じいじは新聞をたたみ、ゆっくりと立ち上がる。
「どこ行ったんじゃろうか。」
声は小さいけれど、
胸の奥には少しだけ心配が宿る。
ばあばはあわてない
ばあばは、台所でお茶を淹れていた。
じいじの声を聞いても、慌てる様子はない。
「大丈夫よ。あの子は、ちゃんと自分で歩ける子じゃけえ。」
その言い方は、
信頼と、長い時間をかけて育てた安心が混ざっている。
じいじは首をかしげる。
「なんでそんなに落ち着いとるんじゃ。」
ばあばは湯気の立つ湯飲みをテーブルに置きながら、そっと微笑む。
ぬいぐるみの中のエアタグ
ばあばは知っている。
女の子がいつも持ち歩く、お気に入りのぬいぐるみ。
その中には、ばあばがこっそり縫い込んだ小さなエアタグがある。
「あの子がどこにおるか、すぐ分かるようにね。」
じいじは驚いたように目を丸くする。
「そんなことしとったんか。」
ばあばは肩をすくめる。
「あの子には言うとらんよ。自由にしてほしいけえね。」
クラウドに残る写真
ばあばはスマホを開く。
クラウドのフォルダには、女の子が今日撮った写真がもう並んでいる。
朝日の影。
横断歩道の白い線。
公園の風。
道端に咲いている花に落ちた光。
ばあばは写真を一枚ずつ開き、じいじにもそっと見せた。
「ほら、今日もちゃんと歩いとるよ。」
じいじは写真を見て、胸の奥の心配がすっとほどけていく。
「ほんまじゃ……
この子は、ええ写真を撮るのう。」
ばあばはうれしそうにうなずく。
「あの子の足跡は、クラウドにちゃんと残っとるんよ。
わしらはそれを見て、安心できる。

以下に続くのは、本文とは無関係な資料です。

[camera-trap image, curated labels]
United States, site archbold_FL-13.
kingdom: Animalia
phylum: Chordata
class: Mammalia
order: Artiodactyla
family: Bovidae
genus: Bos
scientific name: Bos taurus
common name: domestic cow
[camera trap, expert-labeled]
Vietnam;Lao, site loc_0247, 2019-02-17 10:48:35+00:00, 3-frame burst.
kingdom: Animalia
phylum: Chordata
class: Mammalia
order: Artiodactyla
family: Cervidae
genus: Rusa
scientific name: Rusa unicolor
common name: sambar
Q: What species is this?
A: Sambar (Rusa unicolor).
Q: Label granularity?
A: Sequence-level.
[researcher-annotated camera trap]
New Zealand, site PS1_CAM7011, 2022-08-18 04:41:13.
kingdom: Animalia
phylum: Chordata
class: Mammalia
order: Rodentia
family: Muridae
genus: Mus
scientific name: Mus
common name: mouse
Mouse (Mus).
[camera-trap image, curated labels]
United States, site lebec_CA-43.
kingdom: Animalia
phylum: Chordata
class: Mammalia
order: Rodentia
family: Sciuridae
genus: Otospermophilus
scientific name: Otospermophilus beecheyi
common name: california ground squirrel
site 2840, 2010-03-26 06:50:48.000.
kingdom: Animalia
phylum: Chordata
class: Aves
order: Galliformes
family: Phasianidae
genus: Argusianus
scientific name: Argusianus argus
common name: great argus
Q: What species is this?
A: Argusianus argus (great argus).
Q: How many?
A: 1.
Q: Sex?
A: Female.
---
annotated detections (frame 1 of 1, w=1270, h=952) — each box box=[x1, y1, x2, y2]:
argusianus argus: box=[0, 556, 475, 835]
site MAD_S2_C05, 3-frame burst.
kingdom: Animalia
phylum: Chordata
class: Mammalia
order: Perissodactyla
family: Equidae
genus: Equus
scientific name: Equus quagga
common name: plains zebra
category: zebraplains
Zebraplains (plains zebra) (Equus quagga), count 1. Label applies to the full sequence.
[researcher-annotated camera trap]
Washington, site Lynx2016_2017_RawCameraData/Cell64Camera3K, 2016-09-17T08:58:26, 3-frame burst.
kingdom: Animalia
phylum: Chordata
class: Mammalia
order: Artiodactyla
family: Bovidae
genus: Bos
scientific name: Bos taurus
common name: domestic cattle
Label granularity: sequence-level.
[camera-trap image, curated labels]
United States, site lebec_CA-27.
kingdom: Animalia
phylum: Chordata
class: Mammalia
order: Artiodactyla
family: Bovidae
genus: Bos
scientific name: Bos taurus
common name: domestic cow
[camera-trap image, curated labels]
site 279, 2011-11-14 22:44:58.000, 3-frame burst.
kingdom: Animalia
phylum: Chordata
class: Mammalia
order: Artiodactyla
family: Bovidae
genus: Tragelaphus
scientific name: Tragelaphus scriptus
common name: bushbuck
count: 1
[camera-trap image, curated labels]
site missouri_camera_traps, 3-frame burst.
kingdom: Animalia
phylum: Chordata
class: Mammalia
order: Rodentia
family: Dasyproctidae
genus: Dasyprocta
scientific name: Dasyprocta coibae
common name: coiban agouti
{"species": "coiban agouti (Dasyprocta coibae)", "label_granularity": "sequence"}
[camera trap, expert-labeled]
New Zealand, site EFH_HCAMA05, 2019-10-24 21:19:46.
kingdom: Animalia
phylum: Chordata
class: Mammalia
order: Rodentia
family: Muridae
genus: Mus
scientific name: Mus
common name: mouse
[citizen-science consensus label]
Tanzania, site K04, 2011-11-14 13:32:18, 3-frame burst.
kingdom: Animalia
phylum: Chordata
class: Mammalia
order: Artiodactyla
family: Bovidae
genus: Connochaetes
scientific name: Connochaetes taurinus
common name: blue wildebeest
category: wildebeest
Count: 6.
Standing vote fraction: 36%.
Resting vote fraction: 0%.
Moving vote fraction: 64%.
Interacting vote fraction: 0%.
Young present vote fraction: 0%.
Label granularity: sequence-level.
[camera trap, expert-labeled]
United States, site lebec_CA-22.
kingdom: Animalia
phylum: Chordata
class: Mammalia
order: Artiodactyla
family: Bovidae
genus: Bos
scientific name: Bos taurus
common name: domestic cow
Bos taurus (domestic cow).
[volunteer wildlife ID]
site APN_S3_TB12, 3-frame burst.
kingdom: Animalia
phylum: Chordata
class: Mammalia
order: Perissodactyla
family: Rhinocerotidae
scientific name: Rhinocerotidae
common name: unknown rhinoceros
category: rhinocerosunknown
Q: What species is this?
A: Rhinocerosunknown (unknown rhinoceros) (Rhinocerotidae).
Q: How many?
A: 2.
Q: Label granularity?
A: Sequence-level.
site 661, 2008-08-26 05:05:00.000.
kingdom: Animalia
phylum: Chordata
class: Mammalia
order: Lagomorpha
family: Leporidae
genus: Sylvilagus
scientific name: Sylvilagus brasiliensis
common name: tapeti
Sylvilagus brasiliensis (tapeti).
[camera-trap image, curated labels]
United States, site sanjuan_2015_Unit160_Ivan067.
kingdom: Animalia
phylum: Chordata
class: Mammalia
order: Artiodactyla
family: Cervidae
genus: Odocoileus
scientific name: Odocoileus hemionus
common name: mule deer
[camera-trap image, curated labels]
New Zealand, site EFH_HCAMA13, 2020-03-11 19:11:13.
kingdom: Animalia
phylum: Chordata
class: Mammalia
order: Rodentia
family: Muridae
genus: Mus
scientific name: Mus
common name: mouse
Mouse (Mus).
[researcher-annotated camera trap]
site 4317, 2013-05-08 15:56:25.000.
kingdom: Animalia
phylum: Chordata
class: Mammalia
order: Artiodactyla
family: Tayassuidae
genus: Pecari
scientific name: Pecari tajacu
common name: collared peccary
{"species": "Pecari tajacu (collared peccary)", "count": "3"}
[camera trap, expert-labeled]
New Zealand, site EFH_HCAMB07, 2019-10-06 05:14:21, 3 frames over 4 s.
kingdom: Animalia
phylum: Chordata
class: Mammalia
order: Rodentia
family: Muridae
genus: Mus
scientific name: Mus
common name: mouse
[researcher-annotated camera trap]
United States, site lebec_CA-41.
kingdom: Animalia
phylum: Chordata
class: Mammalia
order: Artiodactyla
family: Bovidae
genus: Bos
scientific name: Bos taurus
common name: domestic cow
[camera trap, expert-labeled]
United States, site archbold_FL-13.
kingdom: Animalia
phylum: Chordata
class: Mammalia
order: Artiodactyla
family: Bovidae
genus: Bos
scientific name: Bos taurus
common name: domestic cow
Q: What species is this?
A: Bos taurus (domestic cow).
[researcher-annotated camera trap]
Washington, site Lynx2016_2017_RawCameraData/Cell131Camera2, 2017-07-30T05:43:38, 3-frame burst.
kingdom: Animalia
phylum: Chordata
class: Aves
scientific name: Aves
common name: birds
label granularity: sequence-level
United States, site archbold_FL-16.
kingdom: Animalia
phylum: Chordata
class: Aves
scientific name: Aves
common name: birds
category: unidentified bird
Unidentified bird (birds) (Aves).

」
じいじはそっとつぶやく。
「知らんかった……
こんなふうに見守っとったんじゃな。」
ばあばは湯飲みをじいじの前にそっと置きながら言う。
「あの子は知らんままでええんよ。
自分の冒険を、自分の足で歩いとるんじゃけえ。」
じいじは、もう一度写真を見つめた。
どの一枚にも、小さな冒険が写っている。
けれど――ふと気づいた。
「……ちょっと遠くないか。」
ばあばは笑顔を消す。
息をのんでスマホを開く。
画面に映った場所を見て、ばあばは目を見開いた。
じいじも画面をのぞき込む。
「まさか……。」
二人は顔を見合わせた。
言葉はなかった。
でも、同じことを思っていた。
「あの子は、ママに会いに行ったんじゃ。」
じいじは車の鍵をつかんだ。
ばあばはスマホを胸に抱いた。
ふたりは急いで家を出た。
テーブルの上には、湯気の立つ湯飲みが二つ。
まだ誰も口をつけていなかった。